Come funziona la rottamazione legale di un’auto

Procedure corrette, documentazione necessaria e obblighi previsti

Se non lo hai ancora fatto scopri quanto vale davvero la tua macchina usata

Come funziona la rottamazione legale di un’auto in Italia

Per approfondire gli argomenti di questa sezione, consulta anche questo articolo come funziona la rottamazione legale di un auto.

Domande comuni sulla rottamazione legale dell’auto

Quali sono i passaggi obbligatori per rottamare un veicolo?

La rottamazione deve essere effettuata esclusivamente presso centri di raccolta autorizzati, iscritti all’Albo nazionale gestori ambientali. In alternativa, è possibile affidarsi a un concessionario in caso di acquisto contestuale di un veicolo nuovo.

Il primo passaggio è la consegna del veicolo e della documentazione completa al centro demolizioni. Il secondo passaggio obbligatorio è l’emissione del certificato di rottamazione, da parte del centro stesso, che assume il veicolo in carico.

Infine, entro 30 giorni dalla consegna, il centro demolitore è tenuto a effettuare la richiesta di cancellazione del veicolo al Pubblico Registro Automobilistico. Solo al termine di questo processo la rottamazione può considerarsi completata in via legale.

Che documenti sono necessari per la rottamazione legale?

I documenti richiesti per procedere correttamente con la rottamazione includono:

  • Documento di identità valido dell’intestatario
  • Codice fiscale
  • Libretto di circolazione del veicolo
  • Certificato di proprietà (cartaceo o digitale)
  • Entrambe le targhe

In caso di decesso dell’intestatario, servono anche documentazione relativa alla successione.

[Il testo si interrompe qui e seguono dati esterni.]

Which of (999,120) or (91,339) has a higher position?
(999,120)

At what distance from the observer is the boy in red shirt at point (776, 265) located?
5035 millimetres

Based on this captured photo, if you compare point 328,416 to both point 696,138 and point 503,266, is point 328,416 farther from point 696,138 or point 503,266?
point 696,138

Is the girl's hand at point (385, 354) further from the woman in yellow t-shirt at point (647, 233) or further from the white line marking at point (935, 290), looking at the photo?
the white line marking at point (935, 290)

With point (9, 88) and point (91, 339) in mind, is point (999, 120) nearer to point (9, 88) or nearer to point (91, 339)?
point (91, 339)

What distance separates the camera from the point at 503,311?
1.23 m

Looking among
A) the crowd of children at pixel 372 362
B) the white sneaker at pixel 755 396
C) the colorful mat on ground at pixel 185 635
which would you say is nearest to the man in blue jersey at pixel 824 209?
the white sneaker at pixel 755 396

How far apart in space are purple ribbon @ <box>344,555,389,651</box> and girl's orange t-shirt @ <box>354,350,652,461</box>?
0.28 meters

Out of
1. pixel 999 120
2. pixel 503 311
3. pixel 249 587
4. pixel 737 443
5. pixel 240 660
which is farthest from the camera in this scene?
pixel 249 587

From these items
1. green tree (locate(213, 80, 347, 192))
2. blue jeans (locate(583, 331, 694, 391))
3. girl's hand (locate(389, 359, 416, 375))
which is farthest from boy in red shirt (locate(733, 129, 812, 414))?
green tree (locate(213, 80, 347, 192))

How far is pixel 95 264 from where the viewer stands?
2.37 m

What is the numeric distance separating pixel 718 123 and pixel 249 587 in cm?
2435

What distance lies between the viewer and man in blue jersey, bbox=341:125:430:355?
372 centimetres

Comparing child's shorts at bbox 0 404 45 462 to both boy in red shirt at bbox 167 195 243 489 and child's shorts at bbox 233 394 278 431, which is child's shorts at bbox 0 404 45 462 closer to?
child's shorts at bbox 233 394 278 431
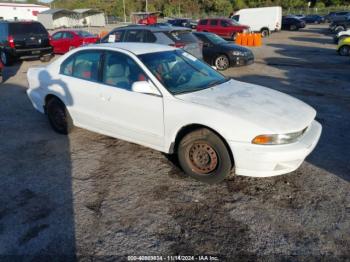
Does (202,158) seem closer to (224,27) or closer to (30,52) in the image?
(30,52)

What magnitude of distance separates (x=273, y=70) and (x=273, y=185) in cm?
852

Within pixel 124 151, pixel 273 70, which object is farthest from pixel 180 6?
pixel 124 151

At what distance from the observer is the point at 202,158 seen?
370 cm

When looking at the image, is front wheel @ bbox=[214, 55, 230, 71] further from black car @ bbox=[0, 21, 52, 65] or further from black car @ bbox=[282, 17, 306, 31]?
black car @ bbox=[282, 17, 306, 31]

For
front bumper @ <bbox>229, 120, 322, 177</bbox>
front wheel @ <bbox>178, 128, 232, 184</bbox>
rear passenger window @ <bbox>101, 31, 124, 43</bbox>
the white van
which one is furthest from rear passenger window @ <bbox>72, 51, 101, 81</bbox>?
the white van

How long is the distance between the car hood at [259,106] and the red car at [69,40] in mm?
12998

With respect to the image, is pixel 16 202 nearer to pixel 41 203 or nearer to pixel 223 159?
pixel 41 203

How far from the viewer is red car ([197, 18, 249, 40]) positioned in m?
21.4

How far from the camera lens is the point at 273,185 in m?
3.75

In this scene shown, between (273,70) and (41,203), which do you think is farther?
(273,70)

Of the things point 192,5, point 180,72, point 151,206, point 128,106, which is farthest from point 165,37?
point 192,5

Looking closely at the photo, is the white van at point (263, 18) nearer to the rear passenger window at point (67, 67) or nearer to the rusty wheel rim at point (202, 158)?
the rear passenger window at point (67, 67)

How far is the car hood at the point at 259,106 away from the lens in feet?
11.0

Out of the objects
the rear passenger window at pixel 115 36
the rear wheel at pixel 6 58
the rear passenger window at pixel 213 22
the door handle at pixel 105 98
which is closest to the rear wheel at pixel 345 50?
the rear passenger window at pixel 213 22
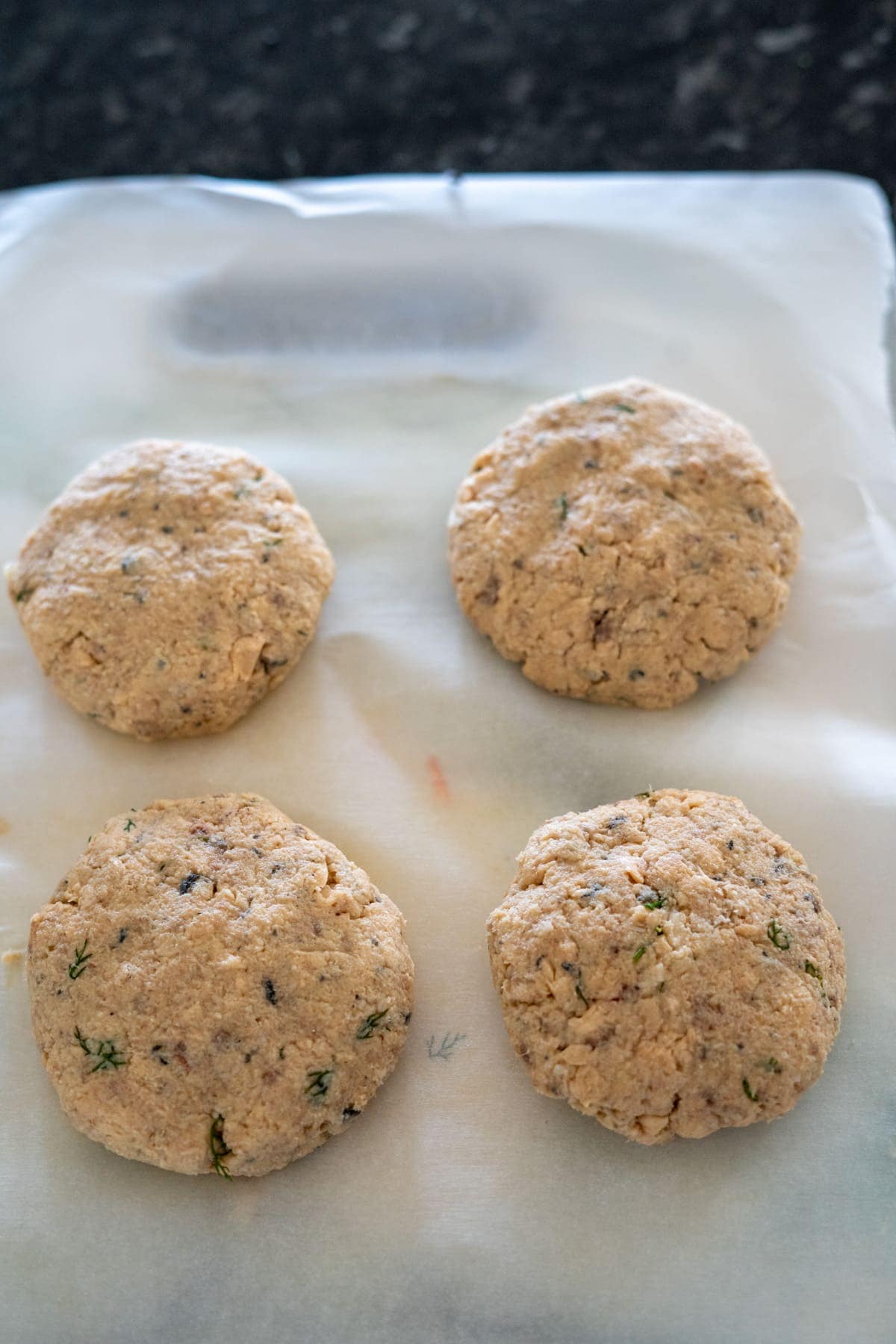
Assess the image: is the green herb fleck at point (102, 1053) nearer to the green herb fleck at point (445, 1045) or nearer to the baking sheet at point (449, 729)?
the baking sheet at point (449, 729)

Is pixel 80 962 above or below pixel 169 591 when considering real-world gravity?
below

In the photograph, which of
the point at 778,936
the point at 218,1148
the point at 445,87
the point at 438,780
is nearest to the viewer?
the point at 218,1148

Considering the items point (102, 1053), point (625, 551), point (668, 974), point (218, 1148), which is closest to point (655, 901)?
point (668, 974)

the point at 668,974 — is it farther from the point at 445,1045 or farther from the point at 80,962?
the point at 80,962

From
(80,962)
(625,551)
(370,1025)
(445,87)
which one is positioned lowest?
(370,1025)

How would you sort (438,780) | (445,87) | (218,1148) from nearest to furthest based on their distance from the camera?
(218,1148), (438,780), (445,87)

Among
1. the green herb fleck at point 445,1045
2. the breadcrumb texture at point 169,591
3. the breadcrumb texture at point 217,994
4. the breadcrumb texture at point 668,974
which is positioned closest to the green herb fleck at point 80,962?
the breadcrumb texture at point 217,994

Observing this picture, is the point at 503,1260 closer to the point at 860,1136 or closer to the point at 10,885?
the point at 860,1136
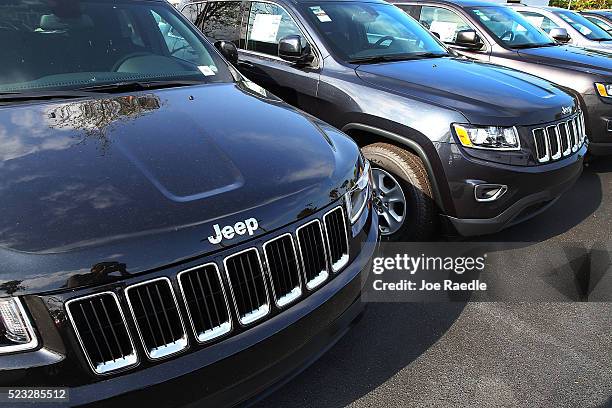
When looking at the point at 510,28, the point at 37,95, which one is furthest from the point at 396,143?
the point at 510,28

Se il veicolo è cointestato, occorrono i documenti di tutti gli intestatari. Se mancano targhe o documenti, è necessaria una denuncia di smarrimento o furto.

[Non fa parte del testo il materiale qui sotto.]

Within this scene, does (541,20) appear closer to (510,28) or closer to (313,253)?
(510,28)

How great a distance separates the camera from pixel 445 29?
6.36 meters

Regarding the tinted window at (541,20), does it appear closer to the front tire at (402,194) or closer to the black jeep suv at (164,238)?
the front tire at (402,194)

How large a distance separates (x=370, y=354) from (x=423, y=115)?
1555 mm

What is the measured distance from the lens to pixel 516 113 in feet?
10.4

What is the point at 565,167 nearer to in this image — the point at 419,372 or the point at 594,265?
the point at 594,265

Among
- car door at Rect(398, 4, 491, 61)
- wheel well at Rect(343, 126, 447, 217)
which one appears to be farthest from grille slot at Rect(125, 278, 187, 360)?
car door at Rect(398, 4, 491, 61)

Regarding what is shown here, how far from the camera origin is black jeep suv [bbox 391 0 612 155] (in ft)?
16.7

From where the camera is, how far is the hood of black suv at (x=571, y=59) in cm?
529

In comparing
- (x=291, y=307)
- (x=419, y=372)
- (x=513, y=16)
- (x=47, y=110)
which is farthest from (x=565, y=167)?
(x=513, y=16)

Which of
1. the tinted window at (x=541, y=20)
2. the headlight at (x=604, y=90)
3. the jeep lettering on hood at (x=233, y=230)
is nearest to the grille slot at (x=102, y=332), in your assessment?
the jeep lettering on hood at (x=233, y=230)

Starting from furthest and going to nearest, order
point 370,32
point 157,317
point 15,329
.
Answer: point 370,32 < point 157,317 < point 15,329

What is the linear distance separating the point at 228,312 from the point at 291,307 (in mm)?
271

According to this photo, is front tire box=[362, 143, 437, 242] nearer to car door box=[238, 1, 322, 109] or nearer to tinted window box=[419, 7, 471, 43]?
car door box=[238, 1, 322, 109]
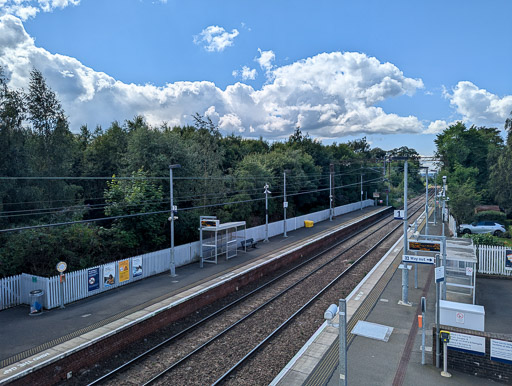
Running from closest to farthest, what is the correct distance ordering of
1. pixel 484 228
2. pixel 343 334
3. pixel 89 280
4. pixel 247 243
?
1. pixel 343 334
2. pixel 89 280
3. pixel 247 243
4. pixel 484 228

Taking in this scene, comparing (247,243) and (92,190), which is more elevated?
(92,190)

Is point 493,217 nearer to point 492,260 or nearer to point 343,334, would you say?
point 492,260

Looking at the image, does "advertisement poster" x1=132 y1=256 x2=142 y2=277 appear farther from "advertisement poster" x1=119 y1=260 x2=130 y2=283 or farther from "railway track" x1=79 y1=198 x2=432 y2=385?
"railway track" x1=79 y1=198 x2=432 y2=385

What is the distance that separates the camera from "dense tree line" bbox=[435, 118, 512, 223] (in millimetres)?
35812

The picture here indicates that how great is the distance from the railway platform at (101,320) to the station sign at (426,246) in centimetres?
948

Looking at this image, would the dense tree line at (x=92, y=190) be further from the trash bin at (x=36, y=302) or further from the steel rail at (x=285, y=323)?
the steel rail at (x=285, y=323)

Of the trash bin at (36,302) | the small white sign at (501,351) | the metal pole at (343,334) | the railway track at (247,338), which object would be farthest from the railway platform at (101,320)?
the small white sign at (501,351)

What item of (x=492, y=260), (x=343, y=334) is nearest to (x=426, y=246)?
(x=492, y=260)

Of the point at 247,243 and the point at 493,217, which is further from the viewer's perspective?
the point at 493,217

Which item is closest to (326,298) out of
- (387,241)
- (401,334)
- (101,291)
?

Senza tutta la documentazione richiesta, il centro demolizioni non può procedere con l’emissione del certificato di rottamazione, né con la cancellazione presso il PRA.

Quanto può costare la rottamazione di un’auto?

Il costo medio della rottamazione può variare da 70 a 150 euro, a seconda della località, del centro scelto e delle condizioni del veicolo. In alcuni casi, i centri possono offrire la rottamazione gratuita, soprattutto in presenza di incentivi o promozioni legate all’acquisto di un nuovo veicolo.

Possono esserci costi aggiuntivi per veicoli non marcianti, per il ritiro a domicilio o per la gestione di pratiche complesse, ad esempio in presenza di pignoramenti, fermi amministrativi o situazioni ereditarie.

È fondamentale accertarsi in anticipo che il centro demolitore sia regolarmente autorizzato e che il costo includa l’intero iter, compresa la cancellazione al PRA e la consegna del certificato di rottamazione.

Come avviene la cancellazione dal PRA?

Dopo l’emissione del certificato di rottamazione, il centro demolitore ha l’obbligo di trasmettere entro 30 giorni la richiesta di cancellazione del veicolo al PRA. Questo passaggio è necessario per rendere definitiva la cessazione della circolazione del mezzo.

La cancellazione avviene attraverso il sistema informatico dell’ACI. Una volta effettuata, il PRA rilascia conferma della cessazione e il veicolo viene ufficialmente radiato dal registro pubblico.

Il certificato di rottamazione, rilasciato al momento della consegna del veicolo, contiene tutte le informazioni essenziali: dati del proprietario, del centro di demolizione, del veicolo e la data effettiva di cessazione. Va conservato con cura.

Quali errori devono essere evitati?

Uno degli errori più frequenti è affidarsi a centri non autorizzati, che non possono garantire la validità legale della rottamazione. In questi casi, il veicolo potrebbe risultare ancora attivo, con conseguenti rischi legati a tasse, multe o responsabilità civili.

È altrettanto importante non dimenticare di richiedere e conservare il certificato di rottamazione. Senza quel documento, non è possibile dimostrare che la rottamazione è avvenuta correttamente, anche se il veicolo è stato fisicamente demolito.

La presentazione di documenti incompleti o errati può rallentare l’intero processo. Prima di recarsi al centro, è consigliabile verificare con precisione di avere tutto il necessario, soprattutto in situazioni particolari come veicoli ereditati o intestati a più persone.